• [Task details] From the phased plan shown below, quote the part that opens with the words containing "1. Phase 0 —" and closes with "beneficial ownership registry.".

• [Passage shown]
The Omnibus is sequenced so each phase creates the preconditions for the next:

  1. Phase 0 — Capitalization (Q1 Year 0): Enact speculation tax. $7.1B contingency fund bridges the 6–12 month collection lag. Establish Indigenous Economic Development Bank ($2B initial). Launch beneficial ownership registry.
  2. Phase 1 — Foundation (Q2 Year 0 – Year 1): Community land trust mandates. Indigenous Housing Sovereignty Fund. Municipal zoning reform. Water advisory elimination. Resource revenue sharing negotiations.
  3. Phase 2 — Bridge (Year 1–2): Prevention spending mandate. Fee-for-service transition begins. Safe supply framework. Alcohol tax reform. ER capacity standards. Immigration-housing linkage.
  4. Phase 3 — Acceleration (Year 2–3): Speculation tax escalates to 15%. Full resource revenue sharing (50%). Indigenous co-governance operational. Construction trades investment.
  5. Phase 4 — Escape Velocity (Year 3–5): Speculation tax at 25% maximum. Prevention spending verified at 20%. Fee-for-service transition complete. Community land trusts self-sustaining. System heals itself.

(Records from a data collection)
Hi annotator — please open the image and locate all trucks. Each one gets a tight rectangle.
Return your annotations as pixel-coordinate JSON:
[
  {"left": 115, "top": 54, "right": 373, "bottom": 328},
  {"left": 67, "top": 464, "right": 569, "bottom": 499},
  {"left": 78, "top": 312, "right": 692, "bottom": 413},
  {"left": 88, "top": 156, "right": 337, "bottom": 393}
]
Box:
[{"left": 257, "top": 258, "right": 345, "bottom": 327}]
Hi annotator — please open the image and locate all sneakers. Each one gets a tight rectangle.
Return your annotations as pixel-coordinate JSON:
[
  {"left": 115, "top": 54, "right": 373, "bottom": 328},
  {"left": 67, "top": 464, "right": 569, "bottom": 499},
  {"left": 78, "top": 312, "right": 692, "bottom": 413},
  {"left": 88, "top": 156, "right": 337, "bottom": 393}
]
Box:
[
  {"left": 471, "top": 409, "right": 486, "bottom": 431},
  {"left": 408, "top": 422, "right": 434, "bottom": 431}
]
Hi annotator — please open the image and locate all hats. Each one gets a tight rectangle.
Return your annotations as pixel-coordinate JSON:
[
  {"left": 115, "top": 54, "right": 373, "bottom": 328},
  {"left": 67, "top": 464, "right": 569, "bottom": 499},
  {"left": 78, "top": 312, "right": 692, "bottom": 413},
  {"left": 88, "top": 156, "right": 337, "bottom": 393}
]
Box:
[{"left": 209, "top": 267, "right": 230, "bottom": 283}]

• [Answer section]
1. Phase 0 — Capitalization (Q1 Year 0): Enact speculation tax. $7.1B contingency fund bridges the 6–12 month collection lag. Establish Indigenous Economic Development Bank ($2B initial). Launch beneficial ownership registry.